01 -
Prepare the chocolate cake according to package instructions or your recipe. Allow it to cool completely before use.
02 -
Slice the cooled cake into approximately 2.5 cm bite-sized cubes to facilitate layering.
03 -
Using a mixer, beat the heavy cream with powdered sugar and vanilla extract until stiff peaks form. Set aside.
04 -
If using canned cherries, drain them reserving the juice. For fresh cherries, pit and chop them.
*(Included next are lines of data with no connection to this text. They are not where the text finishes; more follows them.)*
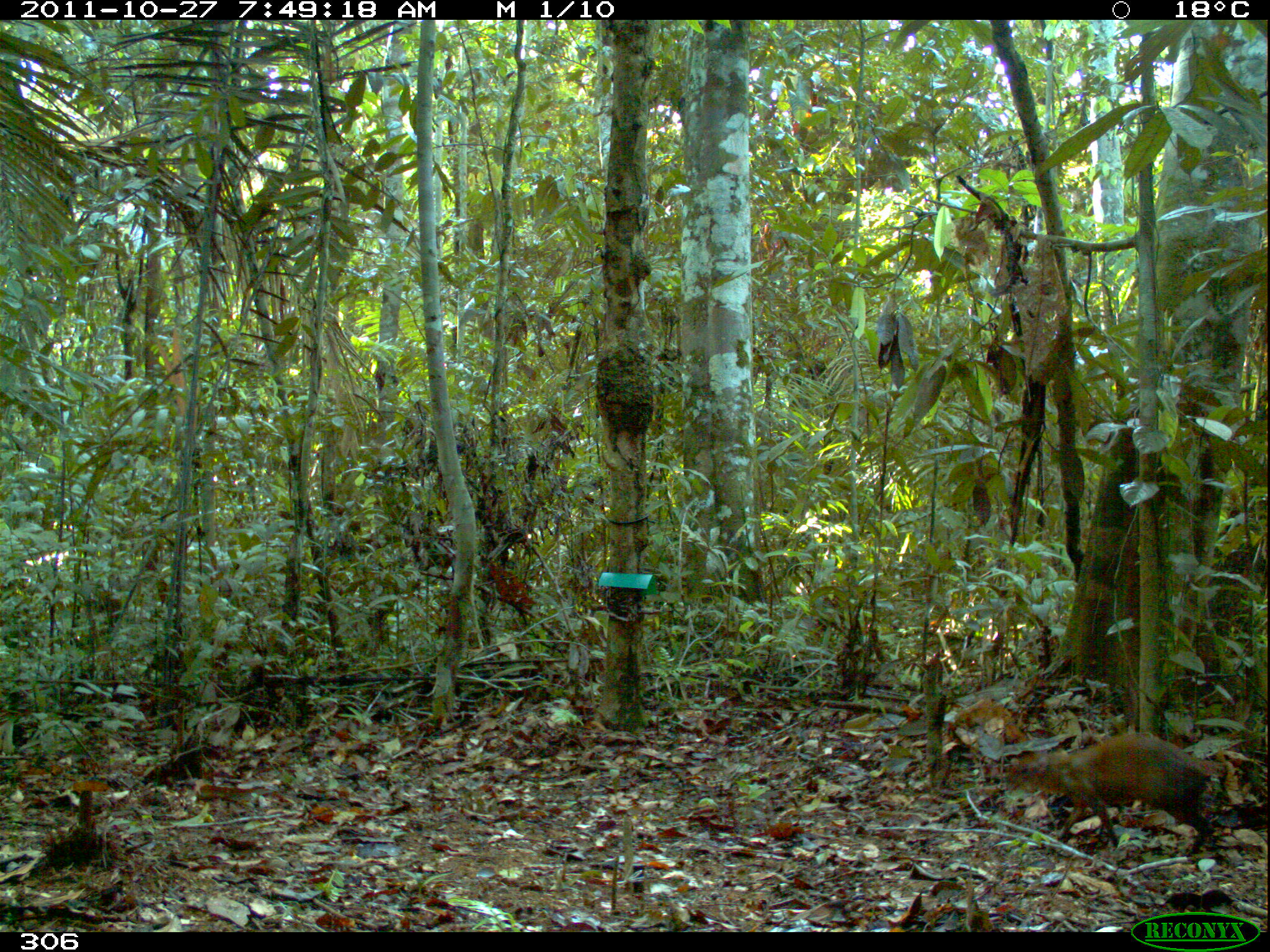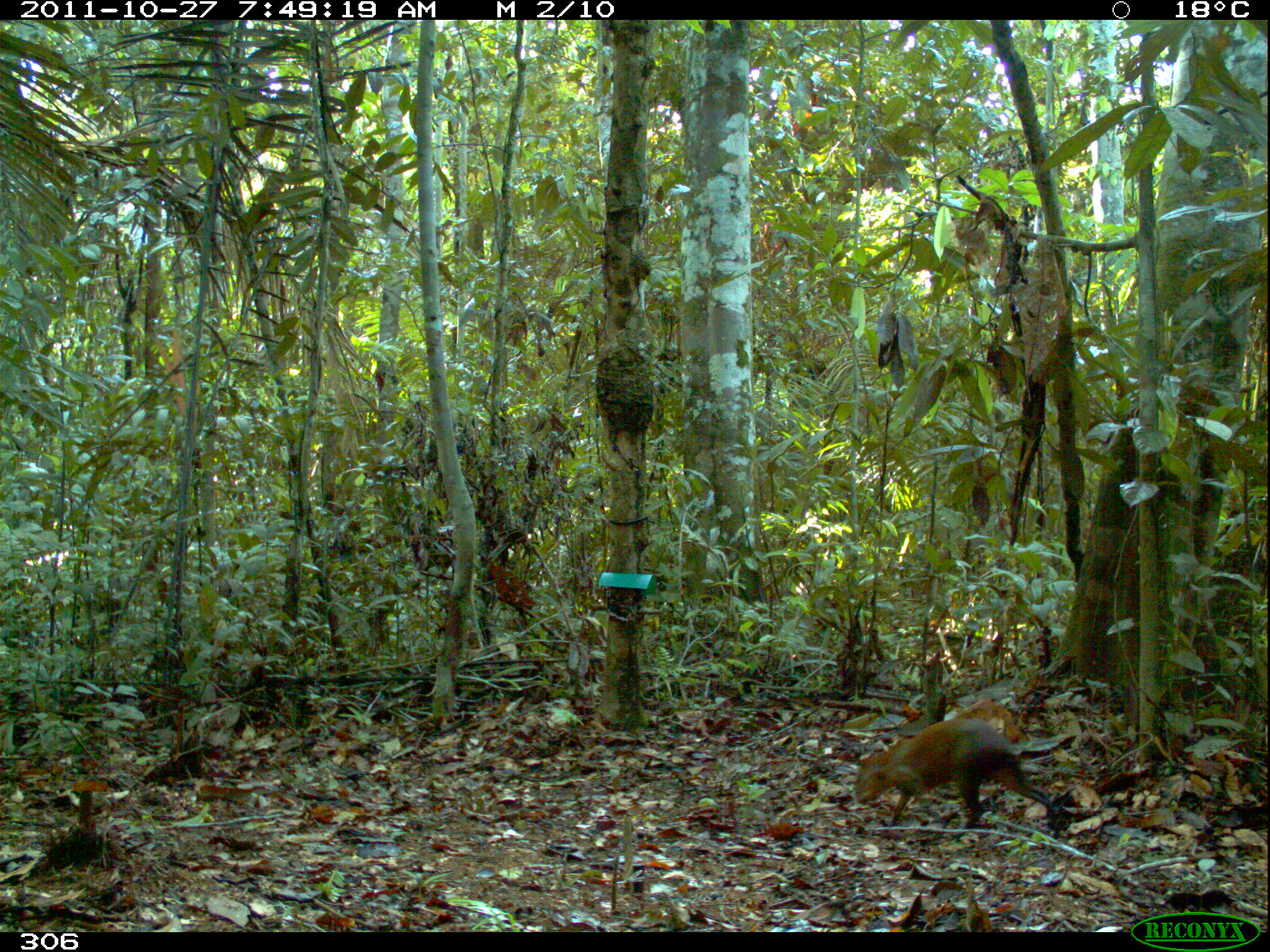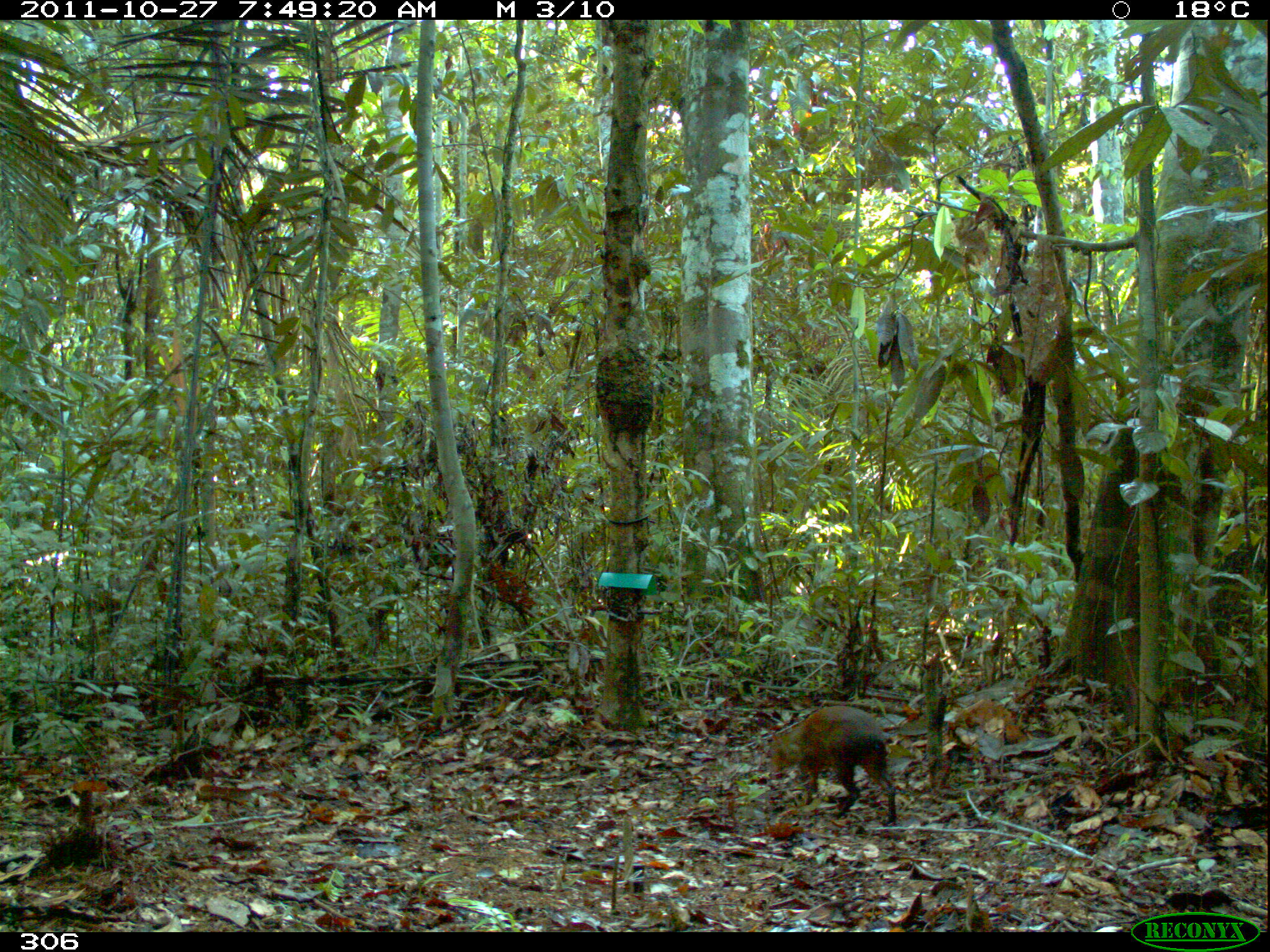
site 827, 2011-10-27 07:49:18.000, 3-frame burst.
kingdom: Animalia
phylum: Chordata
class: Mammalia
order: Rodentia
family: Dasyproctidae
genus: Dasyprocta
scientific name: Dasyprocta punctata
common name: central american agouti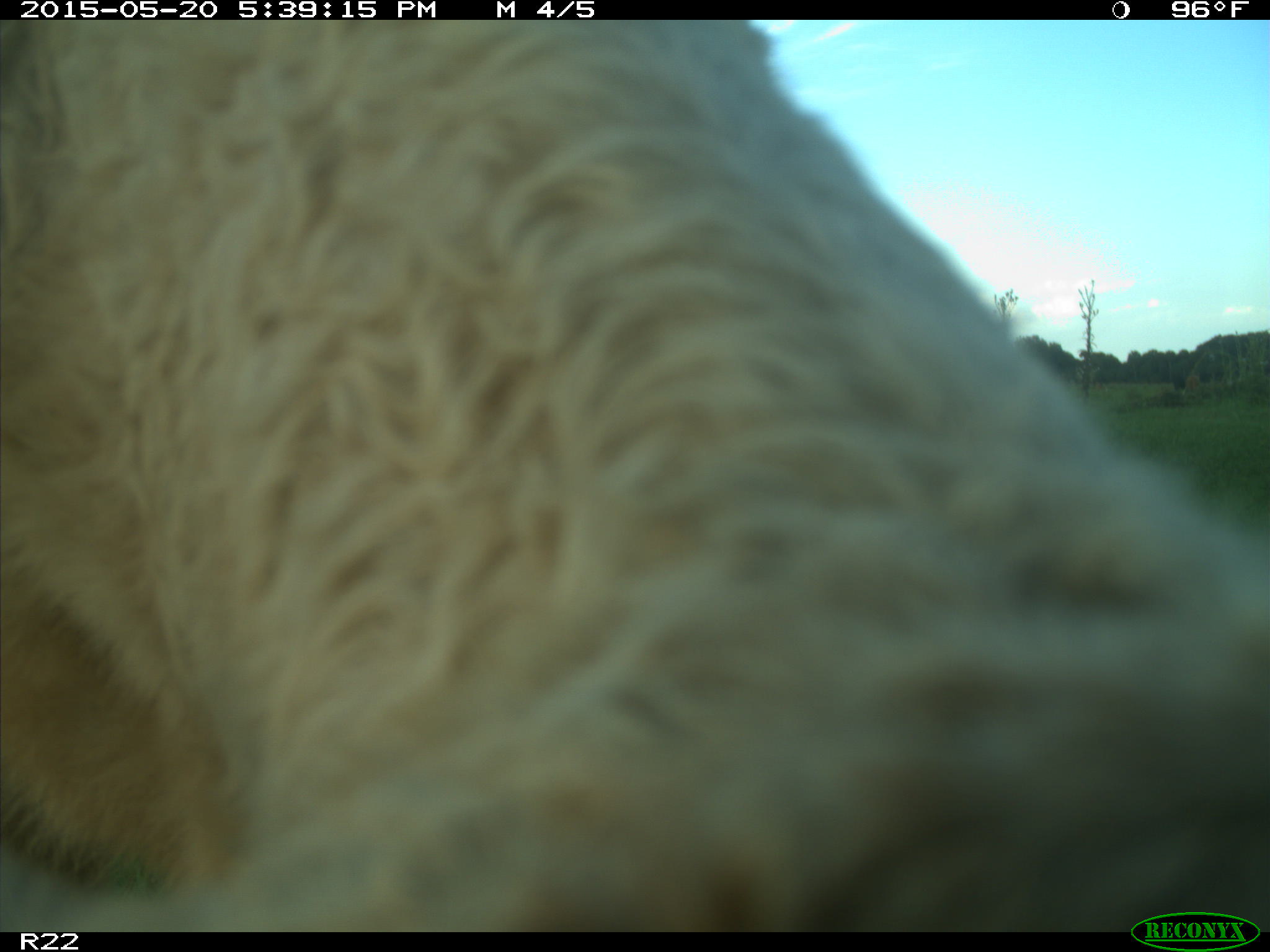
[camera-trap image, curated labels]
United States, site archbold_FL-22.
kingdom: Animalia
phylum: Chordata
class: Mammalia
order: Artiodactyla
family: Bovidae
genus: Bos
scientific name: Bos taurus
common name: domestic cow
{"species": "Bos taurus (domestic cow)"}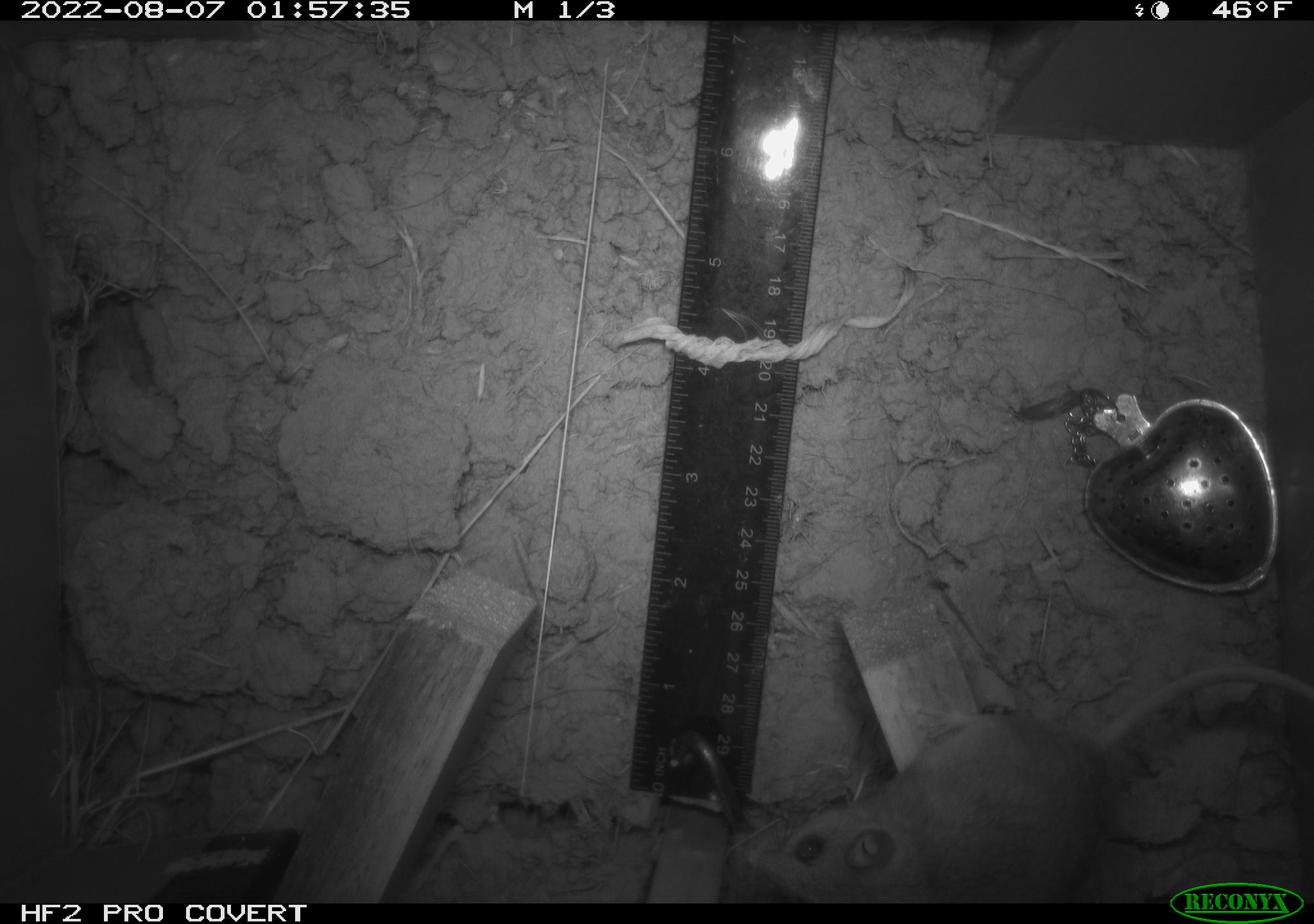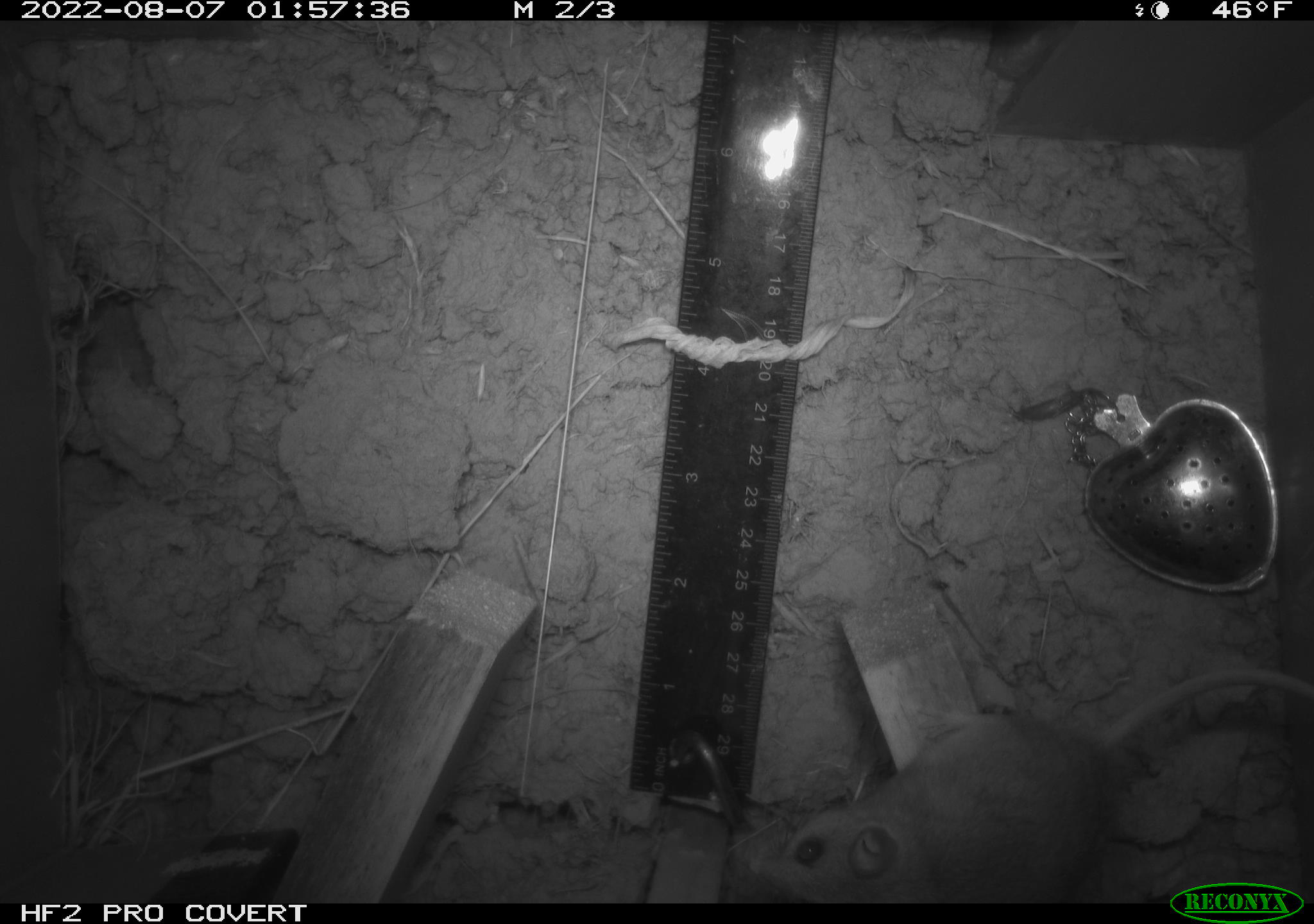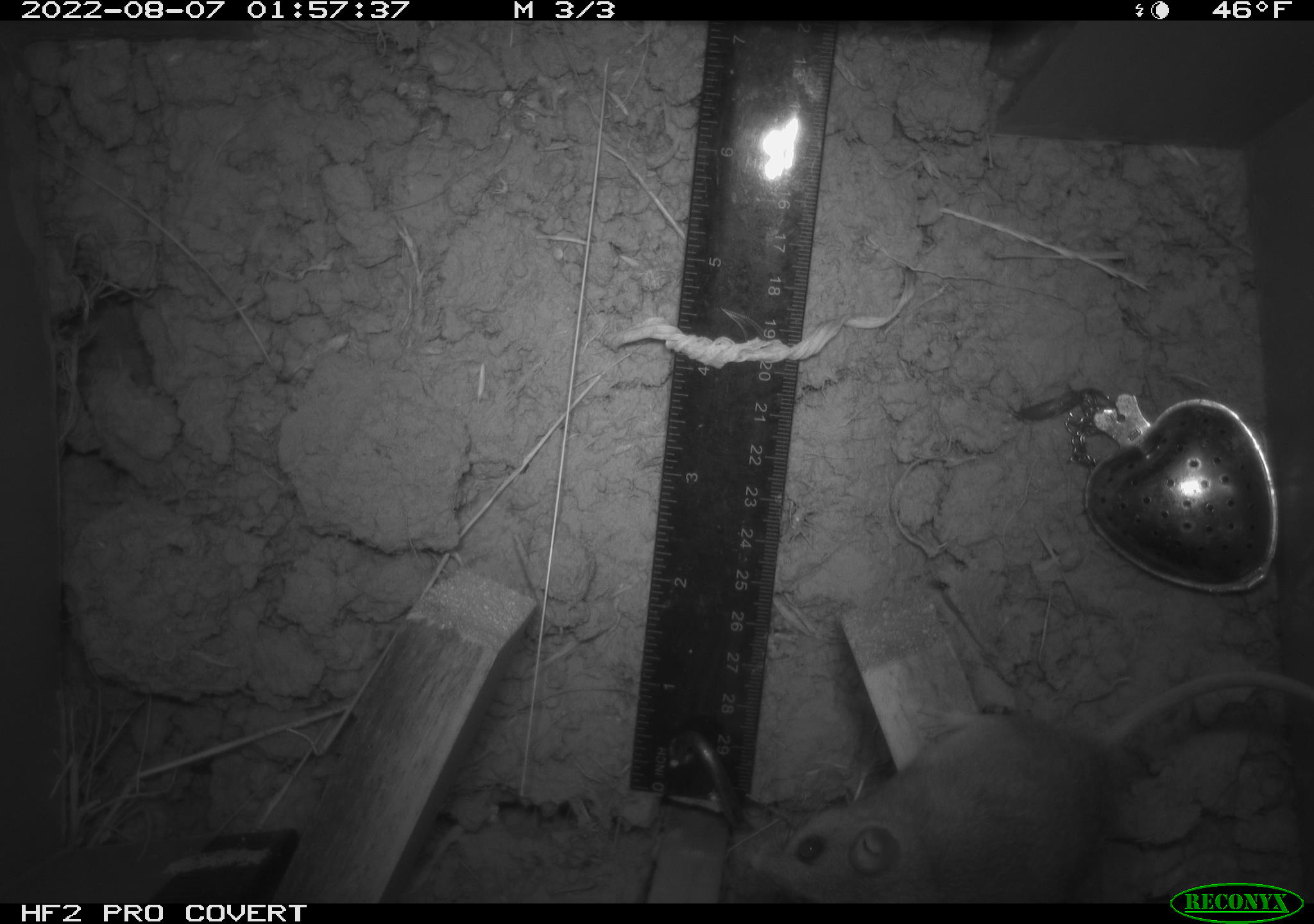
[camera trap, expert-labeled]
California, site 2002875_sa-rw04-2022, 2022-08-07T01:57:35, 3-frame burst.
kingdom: Animalia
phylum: Chordata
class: Mammalia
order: Rodentia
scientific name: Rodentia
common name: mouse species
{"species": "mouse species (Rodentia)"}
Combine cherries with juice or syrup and marinate briefly.
05 -
Place a layer of chocolate cake cubes evenly at the bottom of a large trifle dish.
06 -
Spread an even layer of vanilla pudding over the cake cubes, smoothing with a spoon or spatula.
07 -
Distribute a layer of marinated cherries and some of their juice evenly over the pudding.
08 -
Cover the cherries with a generous layer of whipped cream, smoothing gently.
09 -
Repeat the layering sequence—cake cubes, pudding, cherries, whipped cream—until the dish is filled, finishing with whipped cream on top.
10 -
Decorate the top with dark chocolate shavings and a few cherries. Optionally dust with cocoa powder.
11 -
Refrigerate the assembled trifle for at least 3 hours or preferably overnight to allow flavors to meld and layers to set.